BBC Future
The Paleofuturist

The Cold War origins of Google Translate

About the author

Matt is a writer, retrofuturist and time capsule hunter who lives in Los Angeles. He writes Smithsonian magazine's Paleofuture blog and is a contributing editor at The Futurist magazine.

Enigma coding machine (Copyright: Getty Images)

(Copyright: Getty Images)

The ease with which we can now translate web pages between different languages has surprising origins in the power struggles between Russia and the US.

There are times when I feel as if I’m truly living in the future. It happened to me most recently when, browsing an online newspaper archive, I came across a 1954 article in the Los Angeles Times about the dawning age of language translation by computers. The short Associated Press article about an IBM computer, trumpeted as the first computer capable of translation between different languages, ended with an example of its skills. 

The reporter, in suitably sensational language, explained “the brain” was fed a sentence in Russian to translate into English. “Lights flash, there is a subdued clinking and clanking, and in 10 seconds you’ve got the translation,” it said.

Curious to see if it had got it right, I copied the Russian text from the story and opened a new tab in my browser. A quick copy and paste into Google Translate and I quickly confirmed the translation - no need for a super computer or access to the laboratories of a computing giant. And, had the original quote been in one of the 63 languages supported by Google, the process would have been just as quick. 

Welcome to the future.

My discovery got me hunting for the origins of this technology that we now take for granted. And, as I discovered, our interest in multilingual machines and trouble-free translation goes back much further than the 1950s. In fact, you have to go back to 1629, when French philosopher and mathematician Rene Descartes proposed a series of universal symbols that any language could be converted into. His idea was seemingly never capitalised on. In 1933 patents were filed independently in both France and Russia which used different mechanical means of translating languages through paper tape. But, as is so often the case, war was the catalyst for serious effort in the field.

Fear and loathing

Electromechanical cipher machines used during WWII, such as the German Enigma, inspired scientists after the war to dive head first into the bold new era of computer translation machines. One of its early proponents was American scientist Warren Weaver, director of the Natural Sciences Division of the Rockefeller Foundation. In 1946 he read a report by English physicist Andrew D. Booth which inspired him to believe that machine translation was just around the corner. In the following years, his colleagues encouraged him to elaborate on his ideas, resulting in his 1949 memorandum “Translation”. The document, said to be the single most influential publication in the early days of machine translation, outlined a series of ambitious goals for the field, despite appearing at a time when few people knew what computers may be capable of.

The note, which recognised the need for a “tremendous amount of work in the logical structures of languages before one would be ready for any mechanization”, was circulated to about 200 of his friends (many of whom were US government policymakers) and is said to have inspired virtually all serious research into the subject in the 1950s.

But Weaver’s memo was not the only driver for this burgeoning field.

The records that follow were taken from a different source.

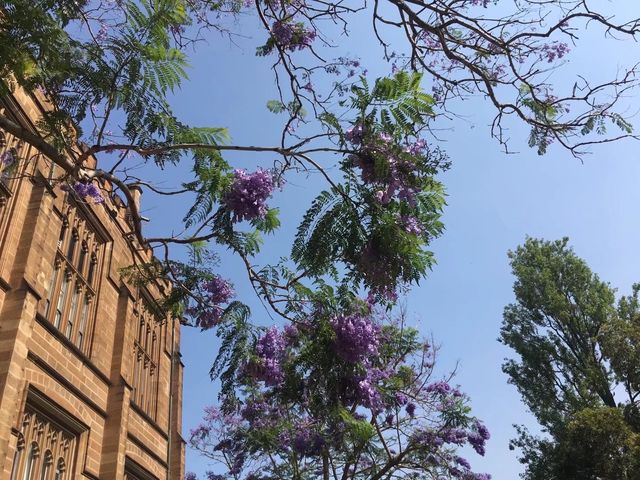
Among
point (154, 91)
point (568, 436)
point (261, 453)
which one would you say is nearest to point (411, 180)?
point (154, 91)

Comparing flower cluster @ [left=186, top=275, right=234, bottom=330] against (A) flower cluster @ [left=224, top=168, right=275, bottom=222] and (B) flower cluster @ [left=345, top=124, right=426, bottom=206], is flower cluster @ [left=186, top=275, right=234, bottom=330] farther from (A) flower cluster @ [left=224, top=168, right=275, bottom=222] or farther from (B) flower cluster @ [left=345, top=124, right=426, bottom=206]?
(B) flower cluster @ [left=345, top=124, right=426, bottom=206]

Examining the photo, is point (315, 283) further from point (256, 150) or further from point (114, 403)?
point (114, 403)

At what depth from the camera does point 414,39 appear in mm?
5242

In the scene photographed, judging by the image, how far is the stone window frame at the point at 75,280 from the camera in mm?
10195

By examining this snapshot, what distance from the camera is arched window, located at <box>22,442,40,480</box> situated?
27.3ft

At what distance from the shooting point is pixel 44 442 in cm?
887

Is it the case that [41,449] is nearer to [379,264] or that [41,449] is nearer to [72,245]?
[72,245]

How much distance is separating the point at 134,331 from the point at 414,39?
10.5 metres

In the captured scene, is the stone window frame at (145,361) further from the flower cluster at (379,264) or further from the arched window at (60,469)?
the flower cluster at (379,264)

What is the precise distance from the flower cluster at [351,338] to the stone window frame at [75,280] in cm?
569

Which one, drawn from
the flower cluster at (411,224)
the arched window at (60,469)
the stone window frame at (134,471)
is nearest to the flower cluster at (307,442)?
the stone window frame at (134,471)

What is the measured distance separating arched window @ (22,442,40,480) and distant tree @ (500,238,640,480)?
1379 cm

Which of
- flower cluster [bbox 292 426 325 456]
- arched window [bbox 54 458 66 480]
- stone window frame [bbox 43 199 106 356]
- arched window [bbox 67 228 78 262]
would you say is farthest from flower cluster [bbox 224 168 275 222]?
flower cluster [bbox 292 426 325 456]

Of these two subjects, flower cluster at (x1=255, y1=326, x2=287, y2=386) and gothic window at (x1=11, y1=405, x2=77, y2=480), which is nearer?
flower cluster at (x1=255, y1=326, x2=287, y2=386)
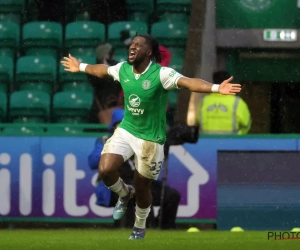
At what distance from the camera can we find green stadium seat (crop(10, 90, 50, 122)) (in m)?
12.9

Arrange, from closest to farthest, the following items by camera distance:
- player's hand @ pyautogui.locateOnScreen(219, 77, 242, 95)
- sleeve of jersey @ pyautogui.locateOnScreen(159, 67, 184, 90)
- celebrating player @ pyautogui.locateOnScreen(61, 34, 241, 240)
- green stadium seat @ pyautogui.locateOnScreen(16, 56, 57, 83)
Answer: player's hand @ pyautogui.locateOnScreen(219, 77, 242, 95)
sleeve of jersey @ pyautogui.locateOnScreen(159, 67, 184, 90)
celebrating player @ pyautogui.locateOnScreen(61, 34, 241, 240)
green stadium seat @ pyautogui.locateOnScreen(16, 56, 57, 83)

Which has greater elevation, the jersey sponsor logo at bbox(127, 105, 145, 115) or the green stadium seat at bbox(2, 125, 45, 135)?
the jersey sponsor logo at bbox(127, 105, 145, 115)

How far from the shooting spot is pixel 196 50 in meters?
12.9

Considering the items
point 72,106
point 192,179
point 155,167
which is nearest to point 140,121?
point 155,167

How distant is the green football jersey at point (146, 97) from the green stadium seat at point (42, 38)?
4.36 metres

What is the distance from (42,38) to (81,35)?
1.65 feet

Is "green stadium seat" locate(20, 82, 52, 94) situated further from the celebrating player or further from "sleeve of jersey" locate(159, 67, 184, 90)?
"sleeve of jersey" locate(159, 67, 184, 90)

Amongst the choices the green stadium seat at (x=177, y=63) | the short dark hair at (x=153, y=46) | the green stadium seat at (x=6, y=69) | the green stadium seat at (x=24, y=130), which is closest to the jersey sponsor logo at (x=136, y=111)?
the short dark hair at (x=153, y=46)

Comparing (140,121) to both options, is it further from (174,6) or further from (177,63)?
(174,6)

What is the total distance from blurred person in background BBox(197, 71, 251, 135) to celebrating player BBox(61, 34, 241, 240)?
9.73 feet

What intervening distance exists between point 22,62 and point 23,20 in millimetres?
604

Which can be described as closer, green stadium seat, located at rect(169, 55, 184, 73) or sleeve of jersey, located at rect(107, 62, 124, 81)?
sleeve of jersey, located at rect(107, 62, 124, 81)

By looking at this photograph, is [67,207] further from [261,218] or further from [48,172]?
[261,218]

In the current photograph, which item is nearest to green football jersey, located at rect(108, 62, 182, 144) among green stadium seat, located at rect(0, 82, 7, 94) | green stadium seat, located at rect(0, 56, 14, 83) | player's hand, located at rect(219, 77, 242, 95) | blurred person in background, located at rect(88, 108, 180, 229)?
player's hand, located at rect(219, 77, 242, 95)
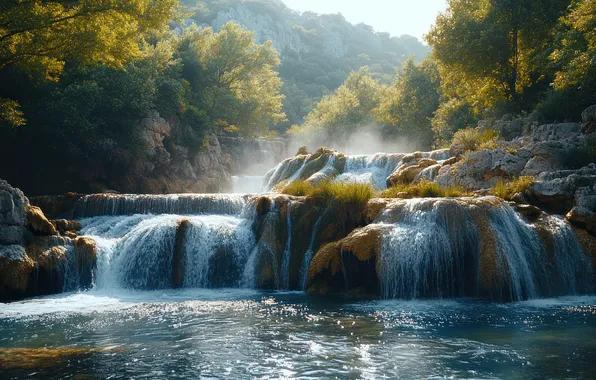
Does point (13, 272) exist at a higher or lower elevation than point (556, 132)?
lower

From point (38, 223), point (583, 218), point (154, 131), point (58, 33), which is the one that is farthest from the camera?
point (154, 131)

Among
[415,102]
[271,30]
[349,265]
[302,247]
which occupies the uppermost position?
[271,30]

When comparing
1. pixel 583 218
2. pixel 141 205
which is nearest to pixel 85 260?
pixel 141 205

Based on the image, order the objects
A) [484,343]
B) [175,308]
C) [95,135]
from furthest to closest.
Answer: [95,135] → [175,308] → [484,343]

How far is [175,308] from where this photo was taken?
1093cm

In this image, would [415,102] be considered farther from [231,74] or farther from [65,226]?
[65,226]

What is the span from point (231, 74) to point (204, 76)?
5218 millimetres

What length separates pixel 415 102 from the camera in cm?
3894

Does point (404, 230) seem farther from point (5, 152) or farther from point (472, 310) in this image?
point (5, 152)

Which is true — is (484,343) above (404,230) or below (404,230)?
below

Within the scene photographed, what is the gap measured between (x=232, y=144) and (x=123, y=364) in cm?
3496

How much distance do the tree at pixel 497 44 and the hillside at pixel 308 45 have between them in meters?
49.3

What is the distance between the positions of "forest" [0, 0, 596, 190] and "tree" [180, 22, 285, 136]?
0.36ft

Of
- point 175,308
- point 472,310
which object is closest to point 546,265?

What really kick-started research was Cold War fear and the US desire to easily read and translate Russian technical papers.

In the mid-1950s roughly 50% of scientific papers published around the world were in English. The average paper cost about $6 to translate (around $50, adjusted for inflation) and translation of highly technical papers required that the human translator be intimately familiar with the material. The enormous amount of time and high cost of translating those papers presented a problem for Americans obsessed with being on the forefront of new technological developments - and beating the Russians.